# [WHAT YOU HAVE TO DO]
Transcribe, exactly as they appear, only the lines from the one holding "Given the options" through the end of the entries below.

Rows from a spatial reasoning dataset:

□ □ □ □

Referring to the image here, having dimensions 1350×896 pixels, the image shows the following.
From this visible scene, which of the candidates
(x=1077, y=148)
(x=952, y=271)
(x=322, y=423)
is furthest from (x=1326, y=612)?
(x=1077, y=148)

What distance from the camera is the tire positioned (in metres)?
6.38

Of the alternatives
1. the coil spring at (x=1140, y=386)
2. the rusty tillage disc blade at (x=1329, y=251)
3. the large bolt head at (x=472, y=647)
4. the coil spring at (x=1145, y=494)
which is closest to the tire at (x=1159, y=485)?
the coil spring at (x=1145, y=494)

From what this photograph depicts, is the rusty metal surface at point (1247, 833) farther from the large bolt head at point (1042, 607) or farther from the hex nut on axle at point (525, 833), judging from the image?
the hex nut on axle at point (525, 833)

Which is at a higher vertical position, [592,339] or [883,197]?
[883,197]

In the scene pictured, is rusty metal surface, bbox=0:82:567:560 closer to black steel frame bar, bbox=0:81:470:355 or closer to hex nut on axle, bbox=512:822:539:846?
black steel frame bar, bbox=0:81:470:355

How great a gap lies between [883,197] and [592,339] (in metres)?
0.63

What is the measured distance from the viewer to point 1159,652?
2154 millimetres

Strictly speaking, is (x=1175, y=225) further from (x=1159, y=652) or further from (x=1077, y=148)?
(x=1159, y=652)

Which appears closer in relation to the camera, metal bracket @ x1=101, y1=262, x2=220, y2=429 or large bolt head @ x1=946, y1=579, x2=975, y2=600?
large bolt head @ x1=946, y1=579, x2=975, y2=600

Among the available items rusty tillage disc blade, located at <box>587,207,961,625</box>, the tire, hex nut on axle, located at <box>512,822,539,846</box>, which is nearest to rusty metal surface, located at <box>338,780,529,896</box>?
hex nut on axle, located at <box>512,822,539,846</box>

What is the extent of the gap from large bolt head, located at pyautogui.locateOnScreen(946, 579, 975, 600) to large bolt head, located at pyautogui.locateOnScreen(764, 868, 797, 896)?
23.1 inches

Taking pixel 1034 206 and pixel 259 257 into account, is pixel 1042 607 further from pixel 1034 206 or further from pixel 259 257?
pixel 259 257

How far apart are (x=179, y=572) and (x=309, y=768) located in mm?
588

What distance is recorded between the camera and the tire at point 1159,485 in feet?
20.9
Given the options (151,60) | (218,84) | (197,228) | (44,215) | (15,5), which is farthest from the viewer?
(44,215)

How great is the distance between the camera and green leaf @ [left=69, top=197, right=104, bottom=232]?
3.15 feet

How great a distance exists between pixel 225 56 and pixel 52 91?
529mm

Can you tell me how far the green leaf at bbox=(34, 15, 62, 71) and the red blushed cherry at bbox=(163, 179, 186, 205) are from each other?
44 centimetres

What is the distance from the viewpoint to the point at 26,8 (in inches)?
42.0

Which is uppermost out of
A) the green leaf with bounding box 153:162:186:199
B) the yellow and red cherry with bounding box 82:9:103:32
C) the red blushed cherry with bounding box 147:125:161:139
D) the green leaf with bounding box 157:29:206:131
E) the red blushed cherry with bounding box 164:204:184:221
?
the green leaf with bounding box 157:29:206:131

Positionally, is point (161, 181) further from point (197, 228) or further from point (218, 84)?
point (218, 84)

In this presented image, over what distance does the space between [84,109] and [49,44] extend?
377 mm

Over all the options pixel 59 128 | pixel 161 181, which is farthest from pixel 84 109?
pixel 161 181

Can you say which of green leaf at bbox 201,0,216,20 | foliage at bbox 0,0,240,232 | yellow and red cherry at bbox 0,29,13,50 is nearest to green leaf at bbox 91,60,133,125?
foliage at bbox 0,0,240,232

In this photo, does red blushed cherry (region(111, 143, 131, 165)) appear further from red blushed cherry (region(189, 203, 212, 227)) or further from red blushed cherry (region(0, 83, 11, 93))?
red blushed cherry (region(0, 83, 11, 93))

□ □ □ □

# [RESPONSE TO THIS TASK]
Given the options (151,60) | (218,84) | (197,228) | (44,215) | (15,5), which is farthest from the viewer?
(44,215)

How great is the distance between the camera and green leaf @ [left=69, top=197, right=104, bottom=232]?
3.15 feet

How great a distance exists between pixel 225 56 and pixel 52 91?
529mm

Can you tell me how far the green leaf at bbox=(34, 15, 62, 71) and the red blushed cherry at bbox=(163, 179, 186, 205) are from each other?
44 centimetres

What is the distance from the viewpoint to the point at 26,8 (in inches)?
42.0

Which is uppermost out of
A) the green leaf with bounding box 153:162:186:199
B) the yellow and red cherry with bounding box 82:9:103:32
C) the red blushed cherry with bounding box 147:125:161:139
D) the green leaf with bounding box 157:29:206:131
E) the red blushed cherry with bounding box 164:204:184:221
?
the green leaf with bounding box 157:29:206:131

Positionally, is point (161, 181) further from point (197, 228) or further from point (218, 84)?
point (218, 84)

In this presented image, over what distance does the space between [84,109] and [49,44] extend?
377 mm

Over all the options pixel 59 128 | pixel 161 181, which is farthest from pixel 84 109?
pixel 161 181

Can you say which of green leaf at bbox 201,0,216,20 | foliage at bbox 0,0,240,232 | yellow and red cherry at bbox 0,29,13,50 is nearest to green leaf at bbox 91,60,133,125?
foliage at bbox 0,0,240,232

In this photo, does red blushed cherry (region(111, 143, 131, 165)) appear further from red blushed cherry (region(189, 203, 212, 227)) or further from red blushed cherry (region(0, 83, 11, 93))?
red blushed cherry (region(0, 83, 11, 93))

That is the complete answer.